Children can be at risk for compromised breathing after surgery or from conditions like asthma, congestive heart failure or sleep apnea. Opioid therapy and sedation for medical procedures can also depress breathing. Unless a child is sick enough to have a breathing tube, respiratory problems can be difficult to detect early. Yet early detection can mean the difference between life and death.
“There is currently no real-time objective measure,” says Viviane Nasr, MD, an anesthesiologist with Boston Children’s Hospital’s Division of Cardiac Anesthesia. “Instead, respiratory assessment relies on oximetry data, a late indicator of respiratory decline, and on subjective clinical assessment.”
A new device, recently cleared by the FDA for children 1 year and older in medical settings, provides an easy, noninvasive way to tell how much air the lungs are receiving in real time.
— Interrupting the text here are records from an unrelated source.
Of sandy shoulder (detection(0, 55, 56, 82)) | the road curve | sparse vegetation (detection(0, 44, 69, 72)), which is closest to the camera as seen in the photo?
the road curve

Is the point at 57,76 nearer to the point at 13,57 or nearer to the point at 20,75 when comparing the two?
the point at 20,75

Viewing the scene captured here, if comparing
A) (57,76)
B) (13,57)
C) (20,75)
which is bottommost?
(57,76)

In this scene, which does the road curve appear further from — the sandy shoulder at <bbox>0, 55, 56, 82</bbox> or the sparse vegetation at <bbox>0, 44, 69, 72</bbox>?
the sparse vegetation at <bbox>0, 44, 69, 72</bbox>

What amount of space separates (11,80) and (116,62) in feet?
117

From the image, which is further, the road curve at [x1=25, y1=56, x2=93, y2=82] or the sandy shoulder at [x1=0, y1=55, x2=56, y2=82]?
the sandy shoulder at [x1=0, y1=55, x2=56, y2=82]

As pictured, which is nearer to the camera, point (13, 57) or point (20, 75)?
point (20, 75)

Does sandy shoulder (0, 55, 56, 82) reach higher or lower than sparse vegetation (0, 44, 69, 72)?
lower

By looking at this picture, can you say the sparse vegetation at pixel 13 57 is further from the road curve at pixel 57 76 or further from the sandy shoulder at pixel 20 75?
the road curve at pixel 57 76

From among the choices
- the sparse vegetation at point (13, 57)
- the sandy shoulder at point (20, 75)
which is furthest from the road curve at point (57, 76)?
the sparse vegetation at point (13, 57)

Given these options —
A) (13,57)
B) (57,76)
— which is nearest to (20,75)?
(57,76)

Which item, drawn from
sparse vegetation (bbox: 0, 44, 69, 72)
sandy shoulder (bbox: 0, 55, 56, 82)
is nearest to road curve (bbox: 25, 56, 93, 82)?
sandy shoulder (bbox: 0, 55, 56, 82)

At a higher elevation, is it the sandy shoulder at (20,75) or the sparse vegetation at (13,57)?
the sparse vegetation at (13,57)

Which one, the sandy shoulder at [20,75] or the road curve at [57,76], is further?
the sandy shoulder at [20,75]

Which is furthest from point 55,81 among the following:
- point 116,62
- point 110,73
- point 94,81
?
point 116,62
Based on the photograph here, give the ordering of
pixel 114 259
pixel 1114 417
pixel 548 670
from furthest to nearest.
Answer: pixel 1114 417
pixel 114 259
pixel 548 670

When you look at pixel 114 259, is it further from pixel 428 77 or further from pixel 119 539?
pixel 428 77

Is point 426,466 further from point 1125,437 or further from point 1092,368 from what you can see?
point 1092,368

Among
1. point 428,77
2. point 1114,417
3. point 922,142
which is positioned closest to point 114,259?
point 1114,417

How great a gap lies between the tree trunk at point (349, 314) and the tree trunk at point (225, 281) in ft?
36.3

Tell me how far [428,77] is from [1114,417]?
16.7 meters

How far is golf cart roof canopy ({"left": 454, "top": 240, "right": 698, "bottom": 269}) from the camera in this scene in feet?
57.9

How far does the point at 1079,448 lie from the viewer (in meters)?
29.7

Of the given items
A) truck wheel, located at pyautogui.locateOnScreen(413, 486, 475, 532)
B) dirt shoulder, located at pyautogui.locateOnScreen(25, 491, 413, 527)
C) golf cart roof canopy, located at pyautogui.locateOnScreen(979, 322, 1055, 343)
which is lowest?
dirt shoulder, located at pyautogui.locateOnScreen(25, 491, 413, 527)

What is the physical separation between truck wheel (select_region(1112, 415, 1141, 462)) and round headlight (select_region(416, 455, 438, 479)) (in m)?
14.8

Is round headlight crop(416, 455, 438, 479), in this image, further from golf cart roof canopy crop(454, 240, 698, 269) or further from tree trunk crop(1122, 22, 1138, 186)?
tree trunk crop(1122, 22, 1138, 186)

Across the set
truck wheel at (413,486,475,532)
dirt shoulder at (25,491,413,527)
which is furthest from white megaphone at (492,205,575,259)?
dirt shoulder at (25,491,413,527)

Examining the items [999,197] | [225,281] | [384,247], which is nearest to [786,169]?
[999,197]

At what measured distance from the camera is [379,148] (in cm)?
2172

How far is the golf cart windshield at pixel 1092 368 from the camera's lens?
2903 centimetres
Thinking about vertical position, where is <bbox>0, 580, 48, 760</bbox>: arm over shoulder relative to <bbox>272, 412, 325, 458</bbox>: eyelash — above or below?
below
It can signal problems as much as 15-30 minutes before standard pulse oximetry picks up low blood oxygenation, according to one study.
A wearable watchdog
Called ExSpiron, the device is essentially a wearable attached to a monitor. A pair of disposable electrodes stick onto the child’s chest and, similar to body fat measurements, send a small current through the chest. The device detects the amount of impedance or resistance the current encounters and thereby calculate the volume of air in the lungs with each breath.
ExSpiron was originally developed for adults. To encourage its adaptation for the much smaller pediatric market, the Innovation and Digital Health Accelerator at Boston Children’s Hospital provided support via the FDA-funded Boston Pediatric Device Consortium (BPDC).
A study led by Nasr, published in December in Anesthesia and Analgesia, tested the device in 72 children who received general anesthesia with endotracheal intubation. ExSpiron measurements agreed well with “gold standard” measurements from an in-line monitoring spirometer.
Invasive devices like the spirometer require a nose clip and a fitted mouthpiece or face mask. This makes them impractical for squirmy babies or young children. In contrast, ExSpiron is comfortable and less likely to be dislodged when a child moves around.
Down the road, the device could potentially be used in infants younger than one year, says Nasr, who received no compensation from the company for conducting her studies. She and a group of investigators are now testing the device in infants and newborns at Boston Children’s.